→ Instruction
Write out the items word for word, from the line that contains "From the list" through the final line of the items, including both of those lines and nothing else.

=== Input rows ===

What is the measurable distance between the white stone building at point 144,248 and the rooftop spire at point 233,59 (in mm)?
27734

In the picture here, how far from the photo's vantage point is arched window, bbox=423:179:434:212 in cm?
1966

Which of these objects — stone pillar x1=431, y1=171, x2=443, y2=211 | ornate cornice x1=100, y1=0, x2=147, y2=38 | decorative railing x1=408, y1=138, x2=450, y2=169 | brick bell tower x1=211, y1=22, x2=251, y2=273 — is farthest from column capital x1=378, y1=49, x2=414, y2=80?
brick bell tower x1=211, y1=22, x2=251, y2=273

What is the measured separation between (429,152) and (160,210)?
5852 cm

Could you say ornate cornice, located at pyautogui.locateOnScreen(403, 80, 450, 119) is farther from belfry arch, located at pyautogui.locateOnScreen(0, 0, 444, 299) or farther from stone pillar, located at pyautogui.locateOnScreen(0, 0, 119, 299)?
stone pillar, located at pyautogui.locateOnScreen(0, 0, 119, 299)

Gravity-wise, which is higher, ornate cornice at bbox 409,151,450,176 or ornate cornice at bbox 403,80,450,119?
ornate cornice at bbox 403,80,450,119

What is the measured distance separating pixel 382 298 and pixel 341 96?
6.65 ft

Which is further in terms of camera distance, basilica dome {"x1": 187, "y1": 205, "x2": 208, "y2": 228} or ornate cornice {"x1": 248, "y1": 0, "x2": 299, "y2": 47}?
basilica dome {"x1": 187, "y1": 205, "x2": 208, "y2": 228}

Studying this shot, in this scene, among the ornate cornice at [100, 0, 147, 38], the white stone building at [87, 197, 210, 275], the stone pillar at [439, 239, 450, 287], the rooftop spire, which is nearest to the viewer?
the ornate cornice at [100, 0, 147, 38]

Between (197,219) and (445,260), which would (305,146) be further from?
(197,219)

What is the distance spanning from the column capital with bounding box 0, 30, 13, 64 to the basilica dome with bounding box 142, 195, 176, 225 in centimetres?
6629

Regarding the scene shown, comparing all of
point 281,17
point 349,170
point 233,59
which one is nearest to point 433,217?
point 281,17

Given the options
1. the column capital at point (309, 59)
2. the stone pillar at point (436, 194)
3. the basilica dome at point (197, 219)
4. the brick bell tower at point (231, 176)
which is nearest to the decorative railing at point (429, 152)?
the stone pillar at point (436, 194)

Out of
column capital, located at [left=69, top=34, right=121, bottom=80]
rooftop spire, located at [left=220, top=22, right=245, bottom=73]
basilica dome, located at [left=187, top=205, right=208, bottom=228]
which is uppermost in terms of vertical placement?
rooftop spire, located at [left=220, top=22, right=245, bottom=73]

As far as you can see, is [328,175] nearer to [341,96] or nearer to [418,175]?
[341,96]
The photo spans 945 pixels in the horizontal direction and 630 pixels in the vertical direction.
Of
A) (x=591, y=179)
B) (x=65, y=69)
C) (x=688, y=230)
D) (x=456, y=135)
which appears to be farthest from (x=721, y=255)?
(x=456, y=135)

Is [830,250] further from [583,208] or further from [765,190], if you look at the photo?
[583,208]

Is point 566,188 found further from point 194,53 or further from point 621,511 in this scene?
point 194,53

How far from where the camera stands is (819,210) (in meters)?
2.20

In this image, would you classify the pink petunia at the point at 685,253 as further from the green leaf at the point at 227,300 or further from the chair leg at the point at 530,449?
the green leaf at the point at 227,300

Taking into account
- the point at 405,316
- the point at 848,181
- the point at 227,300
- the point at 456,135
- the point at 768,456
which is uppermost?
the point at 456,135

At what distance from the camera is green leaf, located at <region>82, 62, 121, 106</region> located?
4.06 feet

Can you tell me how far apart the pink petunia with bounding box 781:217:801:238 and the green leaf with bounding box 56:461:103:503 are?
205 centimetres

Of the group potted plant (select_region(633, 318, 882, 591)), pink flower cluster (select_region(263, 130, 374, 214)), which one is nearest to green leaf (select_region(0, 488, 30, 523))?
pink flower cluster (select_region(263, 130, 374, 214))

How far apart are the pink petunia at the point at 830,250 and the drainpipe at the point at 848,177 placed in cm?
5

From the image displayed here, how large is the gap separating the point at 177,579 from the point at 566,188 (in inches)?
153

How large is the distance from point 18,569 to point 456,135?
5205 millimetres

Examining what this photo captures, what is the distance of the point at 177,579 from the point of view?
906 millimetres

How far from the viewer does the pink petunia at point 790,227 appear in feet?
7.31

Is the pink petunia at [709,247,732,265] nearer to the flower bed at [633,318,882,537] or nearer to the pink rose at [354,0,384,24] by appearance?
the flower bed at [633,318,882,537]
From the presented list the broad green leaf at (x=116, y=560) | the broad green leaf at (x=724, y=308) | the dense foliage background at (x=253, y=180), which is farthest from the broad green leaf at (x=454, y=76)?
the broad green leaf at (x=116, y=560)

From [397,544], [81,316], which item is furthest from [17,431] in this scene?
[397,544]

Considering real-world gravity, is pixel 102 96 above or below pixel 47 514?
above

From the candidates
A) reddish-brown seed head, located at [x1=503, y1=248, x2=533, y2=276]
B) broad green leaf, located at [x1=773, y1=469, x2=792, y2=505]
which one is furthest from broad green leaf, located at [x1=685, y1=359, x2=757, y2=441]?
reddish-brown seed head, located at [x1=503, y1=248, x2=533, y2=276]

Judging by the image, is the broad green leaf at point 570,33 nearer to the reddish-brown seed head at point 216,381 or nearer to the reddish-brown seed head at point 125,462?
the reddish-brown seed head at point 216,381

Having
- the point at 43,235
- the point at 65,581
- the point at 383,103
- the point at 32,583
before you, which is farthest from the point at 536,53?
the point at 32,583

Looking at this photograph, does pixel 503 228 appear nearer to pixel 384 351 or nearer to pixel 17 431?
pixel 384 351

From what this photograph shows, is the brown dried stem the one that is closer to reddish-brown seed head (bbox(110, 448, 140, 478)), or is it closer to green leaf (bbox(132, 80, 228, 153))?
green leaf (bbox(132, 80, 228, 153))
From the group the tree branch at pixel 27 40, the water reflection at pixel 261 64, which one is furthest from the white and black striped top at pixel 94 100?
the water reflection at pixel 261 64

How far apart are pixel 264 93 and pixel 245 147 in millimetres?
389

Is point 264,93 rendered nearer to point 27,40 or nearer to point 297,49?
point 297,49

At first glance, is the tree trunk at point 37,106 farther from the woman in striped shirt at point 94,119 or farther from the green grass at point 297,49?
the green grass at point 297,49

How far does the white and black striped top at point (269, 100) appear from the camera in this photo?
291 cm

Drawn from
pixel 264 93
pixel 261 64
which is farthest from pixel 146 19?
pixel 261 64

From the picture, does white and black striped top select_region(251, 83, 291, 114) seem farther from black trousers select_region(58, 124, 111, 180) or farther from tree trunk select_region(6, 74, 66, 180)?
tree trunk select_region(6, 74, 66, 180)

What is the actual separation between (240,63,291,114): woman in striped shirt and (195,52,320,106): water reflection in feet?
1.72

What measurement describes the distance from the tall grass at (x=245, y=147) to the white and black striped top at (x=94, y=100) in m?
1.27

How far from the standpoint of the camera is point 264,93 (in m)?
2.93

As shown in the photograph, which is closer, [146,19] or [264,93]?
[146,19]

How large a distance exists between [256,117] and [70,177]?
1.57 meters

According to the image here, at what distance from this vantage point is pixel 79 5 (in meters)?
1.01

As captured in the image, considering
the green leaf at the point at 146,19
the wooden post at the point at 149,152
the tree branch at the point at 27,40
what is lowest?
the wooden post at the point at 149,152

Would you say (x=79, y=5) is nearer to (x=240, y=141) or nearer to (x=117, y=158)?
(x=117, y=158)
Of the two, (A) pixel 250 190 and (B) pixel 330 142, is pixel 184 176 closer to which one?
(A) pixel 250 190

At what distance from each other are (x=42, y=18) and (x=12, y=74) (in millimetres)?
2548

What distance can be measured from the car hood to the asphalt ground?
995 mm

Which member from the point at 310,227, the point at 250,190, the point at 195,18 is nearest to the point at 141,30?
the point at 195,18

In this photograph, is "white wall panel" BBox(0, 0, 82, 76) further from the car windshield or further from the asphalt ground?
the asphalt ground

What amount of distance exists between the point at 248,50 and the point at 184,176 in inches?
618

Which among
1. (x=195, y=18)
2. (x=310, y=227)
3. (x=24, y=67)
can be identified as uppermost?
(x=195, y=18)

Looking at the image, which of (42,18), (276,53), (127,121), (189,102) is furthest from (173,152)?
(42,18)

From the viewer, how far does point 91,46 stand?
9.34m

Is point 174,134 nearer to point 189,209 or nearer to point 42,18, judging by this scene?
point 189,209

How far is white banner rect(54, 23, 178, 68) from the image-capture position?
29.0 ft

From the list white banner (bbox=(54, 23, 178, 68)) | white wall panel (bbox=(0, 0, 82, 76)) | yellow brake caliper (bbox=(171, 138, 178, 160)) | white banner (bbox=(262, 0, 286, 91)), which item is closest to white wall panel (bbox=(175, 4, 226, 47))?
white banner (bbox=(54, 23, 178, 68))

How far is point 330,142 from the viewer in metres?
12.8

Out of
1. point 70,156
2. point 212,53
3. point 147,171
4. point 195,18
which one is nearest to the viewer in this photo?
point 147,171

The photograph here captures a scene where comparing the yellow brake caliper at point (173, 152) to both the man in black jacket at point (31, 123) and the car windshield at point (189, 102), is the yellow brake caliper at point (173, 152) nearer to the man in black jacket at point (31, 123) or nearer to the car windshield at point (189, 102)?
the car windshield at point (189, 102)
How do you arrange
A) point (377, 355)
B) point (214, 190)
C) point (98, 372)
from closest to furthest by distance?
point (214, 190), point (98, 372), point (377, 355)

===

→ Written answer
From the list white banner (bbox=(54, 23, 178, 68)) | white wall panel (bbox=(0, 0, 82, 76)) | yellow brake caliper (bbox=(171, 138, 178, 160)) | white banner (bbox=(262, 0, 286, 91)), which item is closest to white wall panel (bbox=(175, 4, 226, 47))?
white banner (bbox=(54, 23, 178, 68))

How far is point 330,142 from the viewer in metres?
12.8

Out of
1. point 70,156
2. point 212,53
3. point 147,171
4. point 195,18
which one is nearest to the viewer in this photo?
point 147,171

The photograph here captures a scene where comparing the yellow brake caliper at point (173, 152) to both the man in black jacket at point (31, 123) and the car windshield at point (189, 102), is the yellow brake caliper at point (173, 152) nearer to the man in black jacket at point (31, 123) or nearer to the car windshield at point (189, 102)?
the car windshield at point (189, 102)
How do you arrange
A) point (377, 355)
B) point (214, 190)
C) point (98, 372)
from closest to furthest by distance?
point (214, 190), point (98, 372), point (377, 355)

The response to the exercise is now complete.